Day 0 start again, now stronger than before!
I find the idea of reading in the afternoon a great Idea I will also do the same.
Missed a few days of posting because I wasn't home, but I am still on my streak. Today is day 8.
I have to re-order a lot of stuff in my life and I have to learn to manaje stress without porn because I am on a new phase with a lot of stress and work load.
To you all, I wish you good work no PMOing! And yeah, keep it down!
Welcome and good luck friend!
65 days done. I need to stay vigilant and not believe the addict mind that says it’s worth it, or just have a quick look at a little something something. Don’t believe it! I hope to take this advice. Don’t....ever...give...up
8/90 I'm still here
Thanks nofap for making this possible. I have never thought i would one day do a collective challenge for no PMO. Knowing other people do the same helps me!
Hello from Reunion Island everyone!
We start again! Day 1/90
My sensuality is revealed through the fantasies that reach me in my dreams.
I'll choose today to express this energy through charisma and intimacy.
For then I can be contented with my urges.
29th day check in.
Day 0/90... again. I've felt so tired and disheartened and not motivated this week. I had a really fun, really productive, but really busy weekend, and haven't really gotten time to recharge. On top of that, I've had to take care of my injured brother. Just been feeling very down and frustrated, and tired on top of that
Hoping that I can start my streak again though. I know I can beat this, but it's starting to feel like Paul's thorn in the flesh - like something, though I strive against it and plead for it to leave me, I will have to live with for my whole life. Hoping my motivation and energy return this week at some point soon.

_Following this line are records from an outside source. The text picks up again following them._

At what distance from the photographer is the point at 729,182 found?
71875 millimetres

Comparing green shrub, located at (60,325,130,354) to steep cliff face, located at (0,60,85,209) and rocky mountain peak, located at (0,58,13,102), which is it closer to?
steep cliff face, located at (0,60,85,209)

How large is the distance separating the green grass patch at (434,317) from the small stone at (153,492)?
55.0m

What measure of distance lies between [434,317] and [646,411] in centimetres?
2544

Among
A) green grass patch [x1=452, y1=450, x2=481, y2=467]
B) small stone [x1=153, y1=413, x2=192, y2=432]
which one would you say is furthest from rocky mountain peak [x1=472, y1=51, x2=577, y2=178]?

The aim is not just to complete the 90 day challenge... But to create a lifestyle of NoFap. Because it's very much possible to relapse after 90 days or go back strong to PMO. But it's not impossible to live without PMO. PM feeds on loneliness,boredom frustrations, stress, depression, Anxiety and all other feelings. If I can learn to deal with any feeling of uncertainty, regret or any bad feeling named, then I won't have any need to Jerk off. PMO is always feeding on something, mine is usually boredom and having a lot of free time. I need to find ways to fill that void.

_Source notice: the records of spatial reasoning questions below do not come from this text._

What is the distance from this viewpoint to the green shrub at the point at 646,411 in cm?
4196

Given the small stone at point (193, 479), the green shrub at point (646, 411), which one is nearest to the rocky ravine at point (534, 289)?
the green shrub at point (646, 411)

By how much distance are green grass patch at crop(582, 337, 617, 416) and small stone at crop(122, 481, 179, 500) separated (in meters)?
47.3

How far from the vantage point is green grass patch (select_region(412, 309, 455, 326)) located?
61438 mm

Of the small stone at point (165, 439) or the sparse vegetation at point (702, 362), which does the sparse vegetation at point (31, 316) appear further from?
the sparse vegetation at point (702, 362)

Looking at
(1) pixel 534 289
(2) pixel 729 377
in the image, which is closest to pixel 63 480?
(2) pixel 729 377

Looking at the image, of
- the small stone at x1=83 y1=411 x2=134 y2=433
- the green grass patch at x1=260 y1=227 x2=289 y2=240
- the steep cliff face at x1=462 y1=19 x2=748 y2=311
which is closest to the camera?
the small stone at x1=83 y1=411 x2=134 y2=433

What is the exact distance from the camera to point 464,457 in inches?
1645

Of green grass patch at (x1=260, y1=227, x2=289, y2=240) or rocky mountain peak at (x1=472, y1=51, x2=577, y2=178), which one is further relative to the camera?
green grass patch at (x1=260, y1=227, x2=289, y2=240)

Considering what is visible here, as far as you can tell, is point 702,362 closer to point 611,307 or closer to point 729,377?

Instead of PMO because I am bored, what sort of Healthy way can I do to deal with this boredom, instead of using PMO as an escape? That's the type of questions I am asking myself
Deal with the void, PMO is just the surface of the underlying problem.
Day 70 was busy for last 3days
Day 86. Been really down today and I’m feeling so hopeless. The pain of what i’ve lost is always on my mind and I don’t know how to move on from this. On the plus side I’m having no urges or desires to PMO.